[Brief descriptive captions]
####
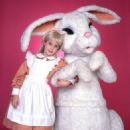 Alice in Wonderland - Natalie Gregory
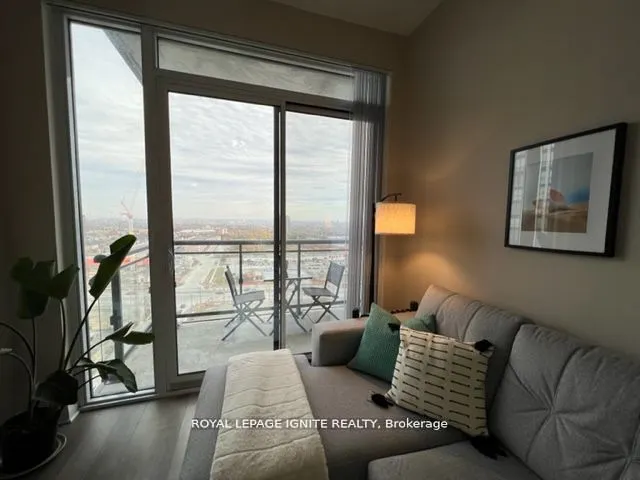 5033 Four Springs Avenue, #1618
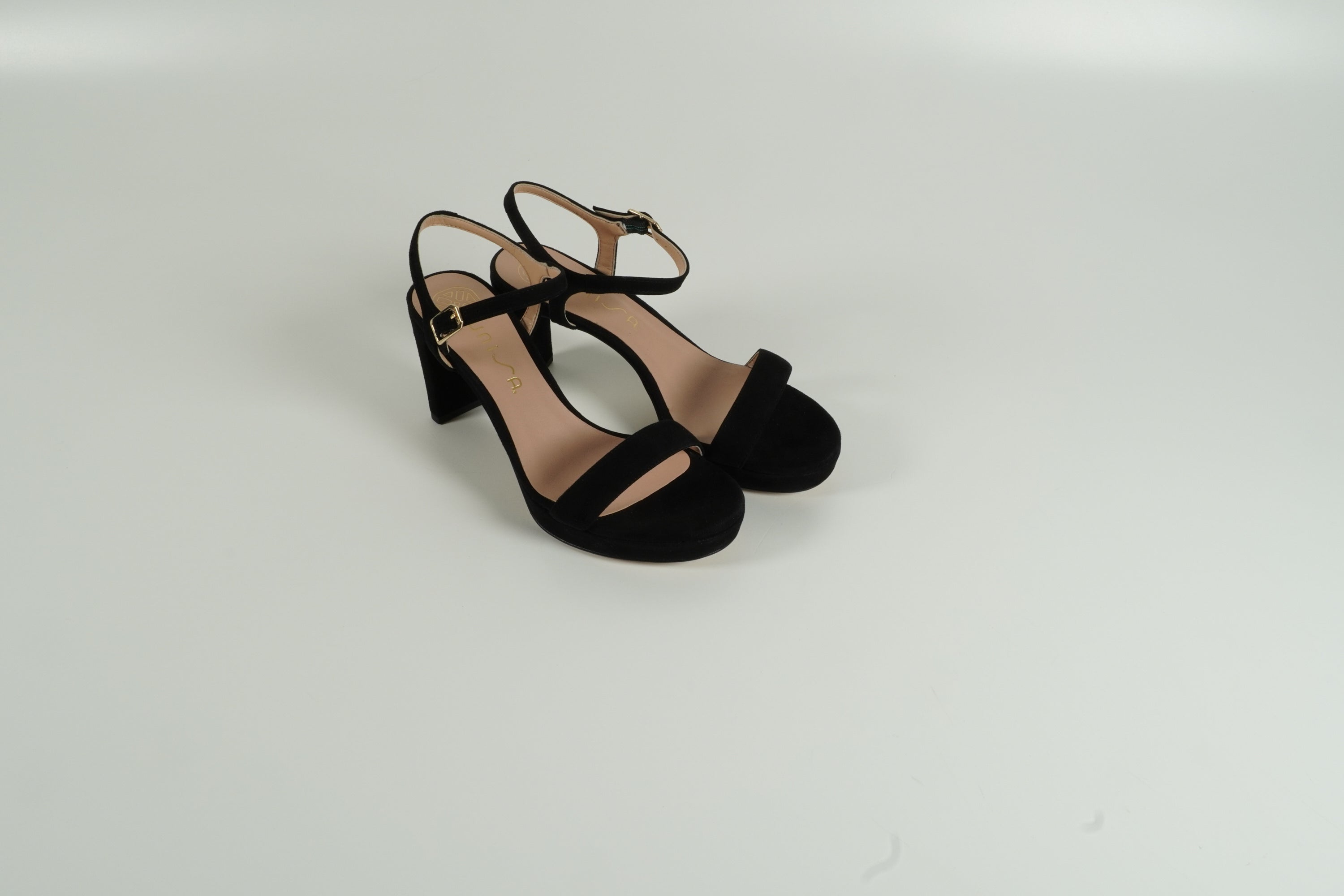 Pumps Black
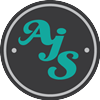 AJStowaway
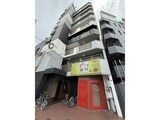 徳川マンション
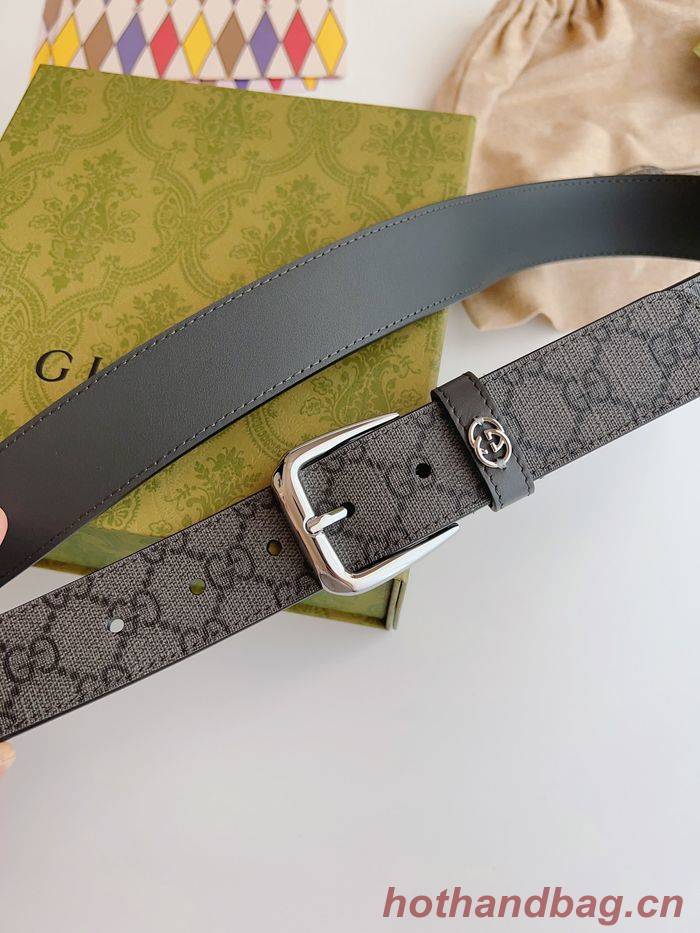 Gucci Belt 35MM GUB00138 Gucci Belt 35MM GUB00138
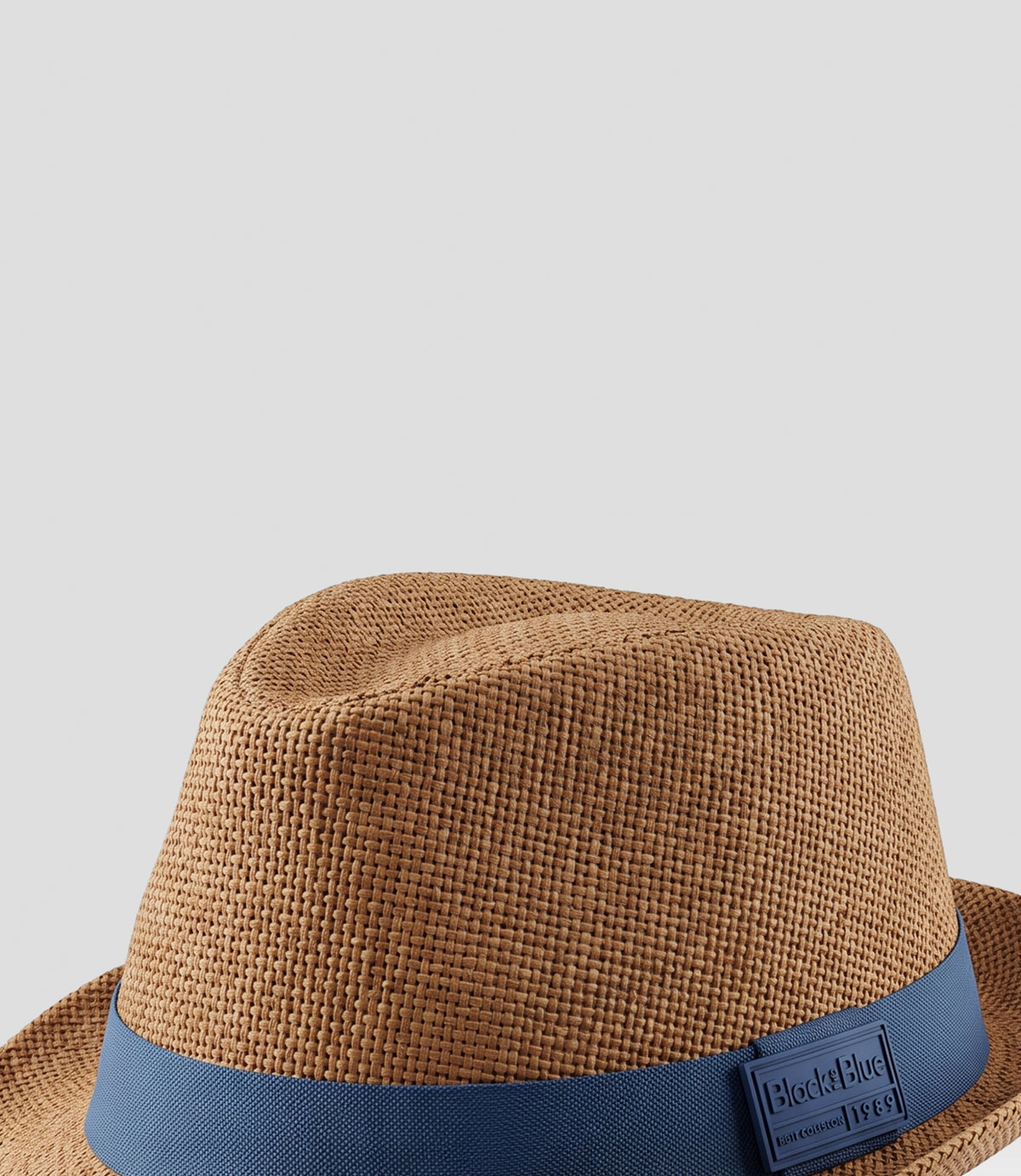 Gorro niño veraniego 12-18 meses / Beige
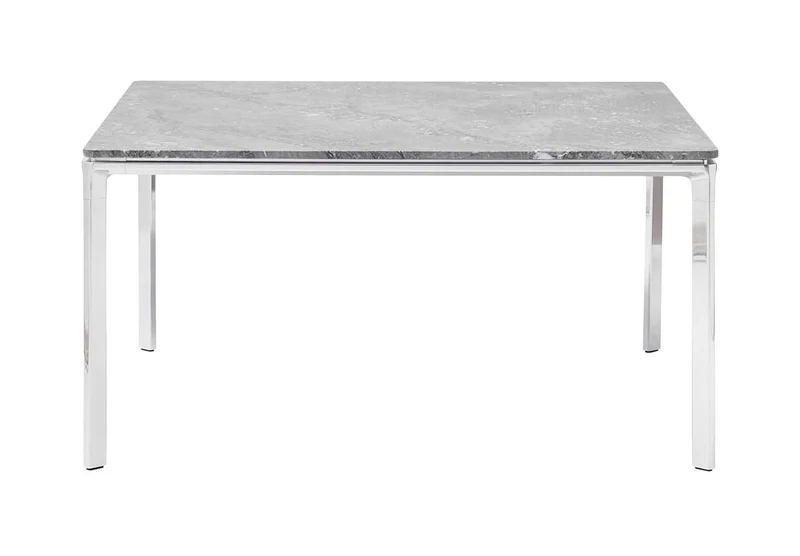 Vipp 427 Soffbord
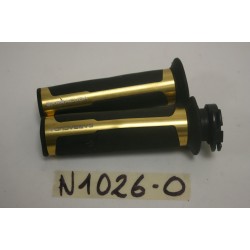 Coppia manopole universali...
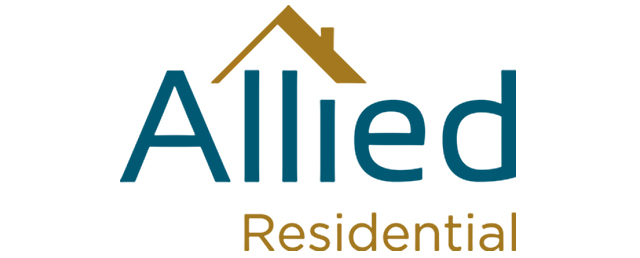 Allied Residential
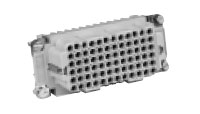 1-102935-6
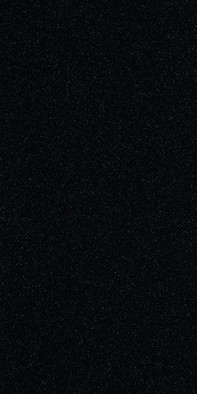 Керамогранит Black 50x100x0,55 фото Керамогранит Black 50x100x0,55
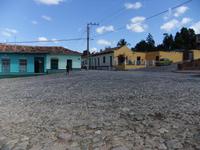 Trinidad
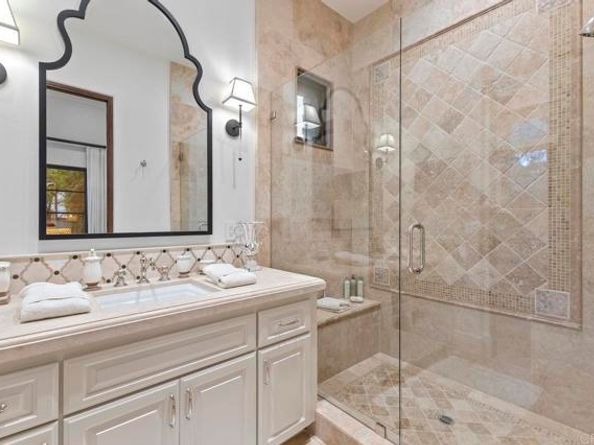 6320 Calle Ponte Bella, Rancho Santa Fe CA 92091
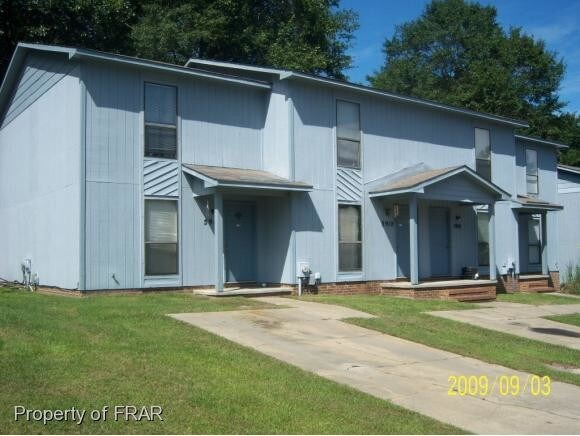 Foto principal - 5914 Aftonshire Dr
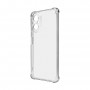 Панель ArmorStandart Air Force для Realme C67 4G Camera cover Transparent (ARM73869)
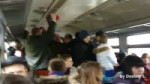 cskal (3).webm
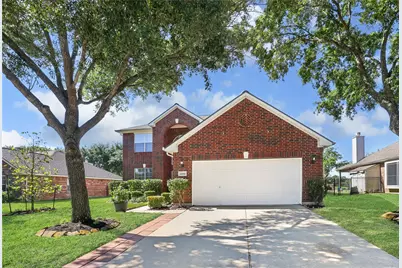 24311 Lanning Drive, Katy, TX 77493 - Photo 4
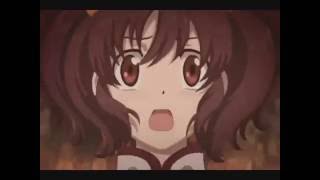 TOA - This is war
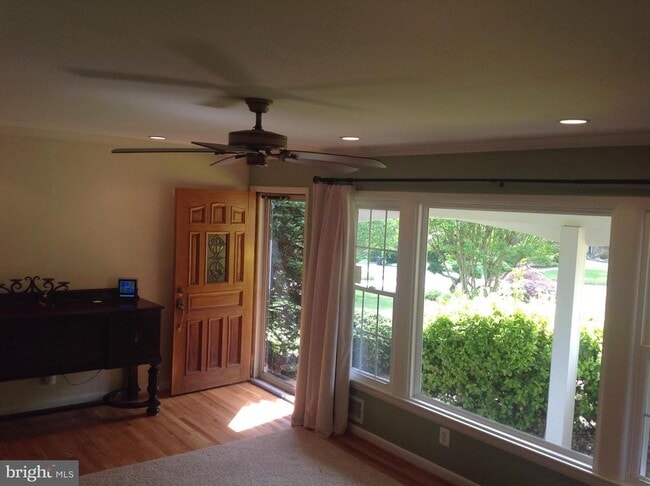 Photo - 3412 Ramsgate Terrace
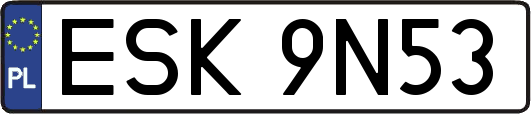 ESK9N53
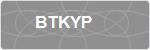 BTKYP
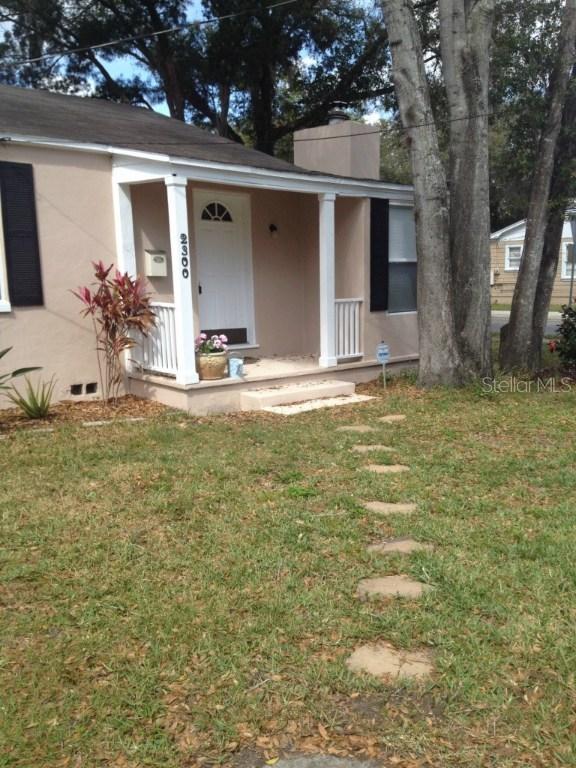 2300 Delaney Ave., Orlando, FL 32806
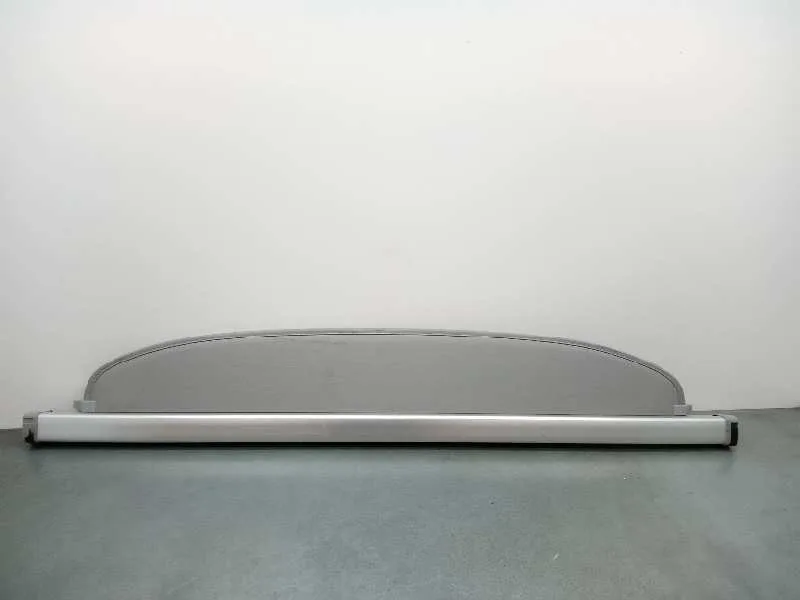 Bandeja Trasera para Toyota Prius (Nhw20)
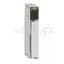 140NRP95401C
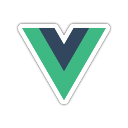 Vue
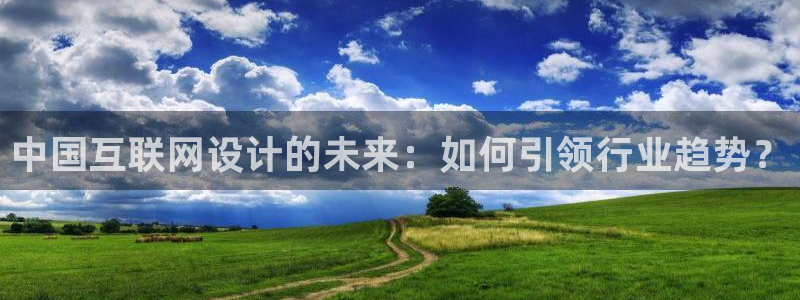 龙湖苏州狮山天街娱乐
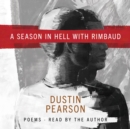 A Season in Hell with Rimbaud - Book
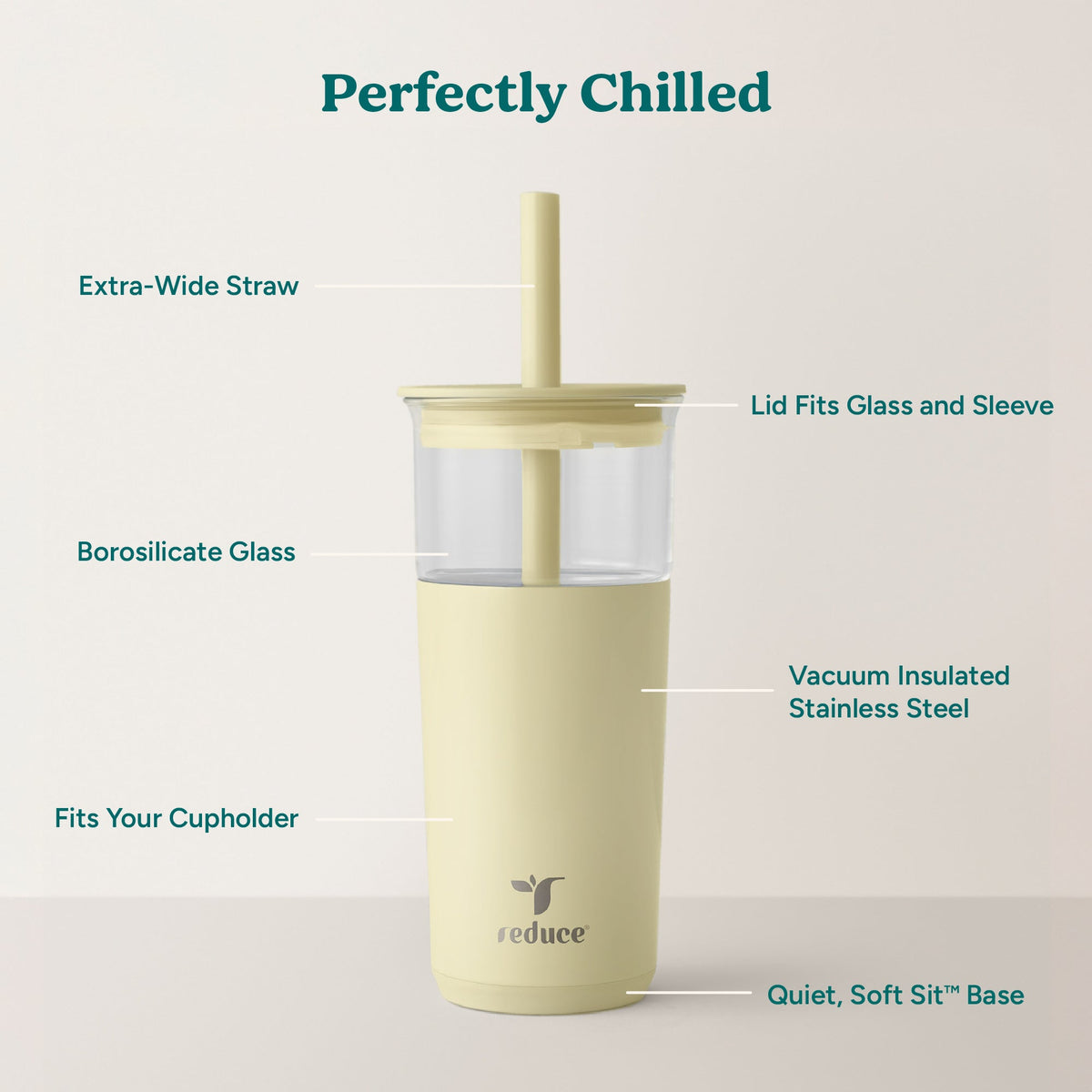 aspen-20-oz-d7 Aspen_FrenchVanilla_PDP_Infographic_1__Infographic_2-10.jpg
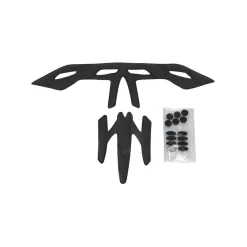 Kit Almohadillas Echelon II/Aspire Specialized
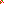 Destellos dst-697951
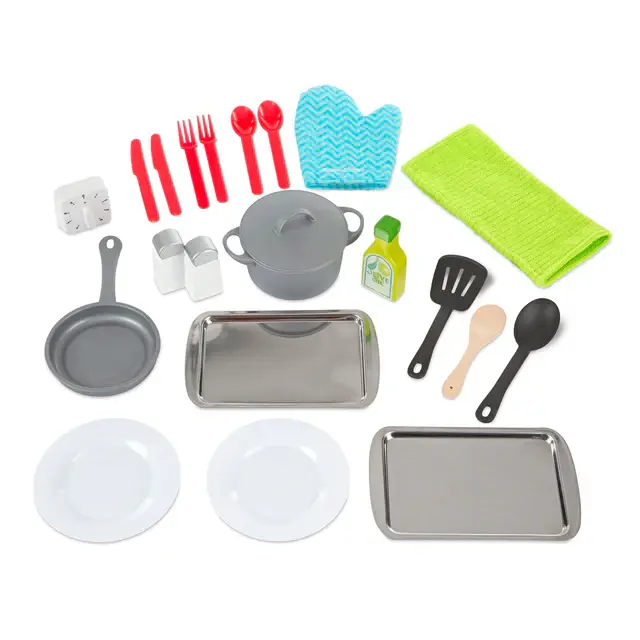 melissa-and-doug-toys-9304-KitchenAccessorySet-PcsOut.webp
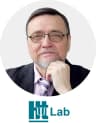 Александр Шмелев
####
## What is being asked
Please output the lines from the line that contains "24311 Lanning Drive, Katy, TX" through the end of the records, both ends included, exactly and with no pictures.

## Answer section
 24311 Lanning Drive, Katy, TX 77493 - Photo 4
 TOA - This is war
 Photo - 3412 Ramsgate Terrace
 ESK9N53
 BTKYP
 2300 Delaney Ave., Orlando, FL 32806
 Bandeja Trasera para Toyota Prius (Nhw20)
 140NRP95401C
 Vue
 龙湖苏州狮山天街娱乐
 A Season in Hell with Rimbaud - Book
 aspen-20-oz-d7 Aspen_FrenchVanilla_PDP_Infographic_1__Infographic_2-10.jpg
 Kit Almohadillas Echelon II/Aspire Specialized
 Destellos dst-697951
 melissa-and-doug-toys-9304-KitchenAccessorySet-PcsOut.webp
 Александр Шмелев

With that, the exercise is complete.